#### [MATERIAL FOR THIS EXERCISE]
[Start of Attachment]

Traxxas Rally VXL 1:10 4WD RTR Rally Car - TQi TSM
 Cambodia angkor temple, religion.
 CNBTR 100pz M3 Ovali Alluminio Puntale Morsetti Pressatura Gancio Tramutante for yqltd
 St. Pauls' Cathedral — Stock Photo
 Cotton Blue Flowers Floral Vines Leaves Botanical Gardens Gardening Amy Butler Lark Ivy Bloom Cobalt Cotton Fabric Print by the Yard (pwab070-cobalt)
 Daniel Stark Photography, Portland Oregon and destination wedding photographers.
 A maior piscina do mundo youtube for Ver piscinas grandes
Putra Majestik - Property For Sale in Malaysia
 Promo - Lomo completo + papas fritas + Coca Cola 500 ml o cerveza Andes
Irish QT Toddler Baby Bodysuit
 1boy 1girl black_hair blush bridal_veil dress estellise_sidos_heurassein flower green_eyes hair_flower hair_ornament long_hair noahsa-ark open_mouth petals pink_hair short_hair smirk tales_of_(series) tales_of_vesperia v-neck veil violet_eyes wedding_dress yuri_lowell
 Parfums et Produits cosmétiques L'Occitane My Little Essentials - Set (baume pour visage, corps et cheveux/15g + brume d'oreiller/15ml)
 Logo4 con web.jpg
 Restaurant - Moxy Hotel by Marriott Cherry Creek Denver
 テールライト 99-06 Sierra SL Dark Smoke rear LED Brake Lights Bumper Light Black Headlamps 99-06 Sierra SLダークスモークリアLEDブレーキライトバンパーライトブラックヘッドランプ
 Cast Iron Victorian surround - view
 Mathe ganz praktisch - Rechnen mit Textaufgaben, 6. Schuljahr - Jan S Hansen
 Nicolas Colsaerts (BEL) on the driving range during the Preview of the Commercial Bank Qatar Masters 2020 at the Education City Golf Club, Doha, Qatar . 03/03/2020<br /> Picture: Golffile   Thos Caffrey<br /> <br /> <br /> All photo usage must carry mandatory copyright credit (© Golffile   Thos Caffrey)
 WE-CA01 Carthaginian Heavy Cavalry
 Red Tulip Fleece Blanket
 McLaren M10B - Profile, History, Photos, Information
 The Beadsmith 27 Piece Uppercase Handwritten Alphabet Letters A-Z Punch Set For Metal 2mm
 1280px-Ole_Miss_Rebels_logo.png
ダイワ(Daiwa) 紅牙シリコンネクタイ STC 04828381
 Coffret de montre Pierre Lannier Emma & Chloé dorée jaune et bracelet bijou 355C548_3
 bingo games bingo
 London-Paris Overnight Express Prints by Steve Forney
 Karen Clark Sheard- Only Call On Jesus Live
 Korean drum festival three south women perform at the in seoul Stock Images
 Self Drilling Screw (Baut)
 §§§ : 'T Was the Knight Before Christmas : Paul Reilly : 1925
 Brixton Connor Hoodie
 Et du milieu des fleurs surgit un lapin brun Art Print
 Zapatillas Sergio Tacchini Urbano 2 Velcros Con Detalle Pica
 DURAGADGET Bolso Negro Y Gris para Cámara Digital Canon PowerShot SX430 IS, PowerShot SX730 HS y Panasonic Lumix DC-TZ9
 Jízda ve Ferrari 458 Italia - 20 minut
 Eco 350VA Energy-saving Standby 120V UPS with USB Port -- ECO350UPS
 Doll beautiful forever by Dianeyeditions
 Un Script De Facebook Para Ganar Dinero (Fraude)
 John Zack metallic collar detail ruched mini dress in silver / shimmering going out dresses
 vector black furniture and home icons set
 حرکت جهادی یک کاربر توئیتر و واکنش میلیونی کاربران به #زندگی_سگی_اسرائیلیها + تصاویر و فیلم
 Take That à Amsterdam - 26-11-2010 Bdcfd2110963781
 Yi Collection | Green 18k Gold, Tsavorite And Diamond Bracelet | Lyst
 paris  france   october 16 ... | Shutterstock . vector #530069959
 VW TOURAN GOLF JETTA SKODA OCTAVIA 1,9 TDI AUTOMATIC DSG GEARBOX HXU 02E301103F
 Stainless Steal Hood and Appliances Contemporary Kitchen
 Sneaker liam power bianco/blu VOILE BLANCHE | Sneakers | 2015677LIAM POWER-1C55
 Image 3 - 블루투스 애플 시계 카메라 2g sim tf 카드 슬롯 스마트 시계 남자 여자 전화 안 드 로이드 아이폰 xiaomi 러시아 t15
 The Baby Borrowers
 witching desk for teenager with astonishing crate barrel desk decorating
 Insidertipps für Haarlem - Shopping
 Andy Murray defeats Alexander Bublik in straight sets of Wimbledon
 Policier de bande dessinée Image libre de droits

[End of Attachment]

#### [WHAT YOU HAVE TO DO]
Whatever appears in the listing should be copied exactly and completely.

#### [SOLUTION TO THIS PROBLEM]
Traxxas Rally VXL 1:10 4WD RTR Rally Car - TQi TSM
 Cambodia angkor temple, religion.
 CNBTR 100pz M3 Ovali Alluminio Puntale Morsetti Pressatura Gancio Tramutante for yqltd
 St. Pauls' Cathedral — Stock Photo
 Cotton Blue Flowers Floral Vines Leaves Botanical Gardens Gardening Amy Butler Lark Ivy Bloom Cobalt Cotton Fabric Print by the Yard (pwab070-cobalt)
 Daniel Stark Photography, Portland Oregon and destination wedding photographers.
 A maior piscina do mundo youtube for Ver piscinas grandes
Putra Majestik - Property For Sale in Malaysia
 Promo - Lomo completo + papas fritas + Coca Cola 500 ml o cerveza Andes
Irish QT Toddler Baby Bodysuit
 1boy 1girl black_hair blush bridal_veil dress estellise_sidos_heurassein flower green_eyes hair_flower hair_ornament long_hair noahsa-ark open_mouth petals pink_hair short_hair smirk tales_of_(series) tales_of_vesperia v-neck veil violet_eyes wedding_dress yuri_lowell
 Parfums et Produits cosmétiques L'Occitane My Little Essentials - Set (baume pour visage, corps et cheveux/15g + brume d'oreiller/15ml)
 Logo4 con web.jpg
 Restaurant - Moxy Hotel by Marriott Cherry Creek Denver
 テールライト 99-06 Sierra SL Dark Smoke rear LED Brake Lights Bumper Light Black Headlamps 99-06 Sierra SLダークスモークリアLEDブレーキライトバンパーライトブラックヘッドランプ
 Cast Iron Victorian surround - view
 Mathe ganz praktisch - Rechnen mit Textaufgaben, 6. Schuljahr - Jan S Hansen
 Nicolas Colsaerts (BEL) on the driving range during the Preview of the Commercial Bank Qatar Masters 2020 at the Education City Golf Club, Doha, Qatar . 03/03/2020<br /> Picture: Golffile   Thos Caffrey<br /> <br /> <br /> All photo usage must carry mandatory copyright credit (© Golffile   Thos Caffrey)
 WE-CA01 Carthaginian Heavy Cavalry
 Red Tulip Fleece Blanket
 McLaren M10B - Profile, History, Photos, Information
 The Beadsmith 27 Piece Uppercase Handwritten Alphabet Letters A-Z Punch Set For Metal 2mm
 1280px-Ole_Miss_Rebels_logo.png
ダイワ(Daiwa) 紅牙シリコンネクタイ STC 04828381
 Coffret de montre Pierre Lannier Emma & Chloé dorée jaune et bracelet bijou 355C548_3
 bingo games bingo
 London-Paris Overnight Express Prints by Steve Forney
 Karen Clark Sheard- Only Call On Jesus Live
 Korean drum festival three south women perform at the in seoul Stock Images
 Self Drilling Screw (Baut)
 §§§ : 'T Was the Knight Before Christmas : Paul Reilly : 1925
 Brixton Connor Hoodie
 Et du milieu des fleurs surgit un lapin brun Art Print
 Zapatillas Sergio Tacchini Urbano 2 Velcros Con Detalle Pica
 DURAGADGET Bolso Negro Y Gris para Cámara Digital Canon PowerShot SX430 IS, PowerShot SX730 HS y Panasonic Lumix DC-TZ9
 Jízda ve Ferrari 458 Italia - 20 minut
 Eco 350VA Energy-saving Standby 120V UPS with USB Port -- ECO350UPS
 Doll beautiful forever by Dianeyeditions
 Un Script De Facebook Para Ganar Dinero (Fraude)
 John Zack metallic collar detail ruched mini dress in silver / shimmering going out dresses
 vector black furniture and home icons set
 حرکت جهادی یک کاربر توئیتر و واکنش میلیونی کاربران به #زندگی_سگی_اسرائیلیها + تصاویر و فیلم
 Take That à Amsterdam - 26-11-2010 Bdcfd2110963781
 Yi Collection | Green 18k Gold, Tsavorite And Diamond Bracelet | Lyst
 paris  france   october 16 ... | Shutterstock . vector #530069959
 VW TOURAN GOLF JETTA SKODA OCTAVIA 1,9 TDI AUTOMATIC DSG GEARBOX HXU 02E301103F
 Stainless Steal Hood and Appliances Contemporary Kitchen
 Sneaker liam power bianco/blu VOILE BLANCHE | Sneakers | 2015677LIAM POWER-1C55
 Image 3 - 블루투스 애플 시계 카메라 2g sim tf 카드 슬롯 스마트 시계 남자 여자 전화 안 드 로이드 아이폰 xiaomi 러시아 t15
 The Baby Borrowers
 witching desk for teenager with astonishing crate barrel desk decorating
 Insidertipps für Haarlem - Shopping
 Andy Murray defeats Alexander Bublik in straight sets of Wimbledon
 Policier de bande dessinée Image libre de droits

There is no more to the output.